Data in this exercise.
##############################
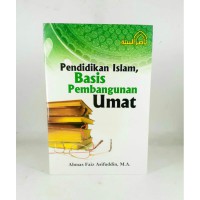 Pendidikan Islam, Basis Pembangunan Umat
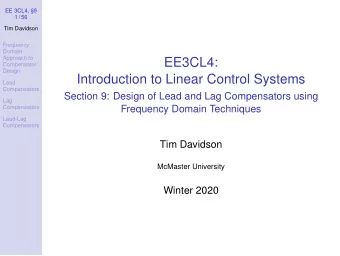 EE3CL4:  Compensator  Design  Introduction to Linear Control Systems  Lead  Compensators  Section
##############################
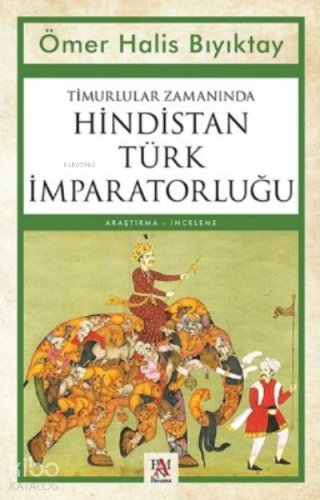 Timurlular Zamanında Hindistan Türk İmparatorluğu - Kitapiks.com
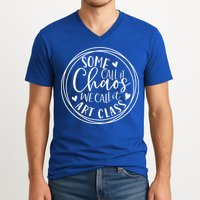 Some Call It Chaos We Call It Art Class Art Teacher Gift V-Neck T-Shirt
##############################
Activity. Copy the lines above exactly, starting with the line that contains "Pendidikan Islam, Basis Pembangunan Umat" and ending with the line that contains "Introduction to Linear", and leave out any pictures.

Reply.
 Pendidikan Islam, Basis Pembangunan Umat
 EE3CL4:  Compensator  Design  Introduction to Linear Control Systems  Lead  Compensators  Section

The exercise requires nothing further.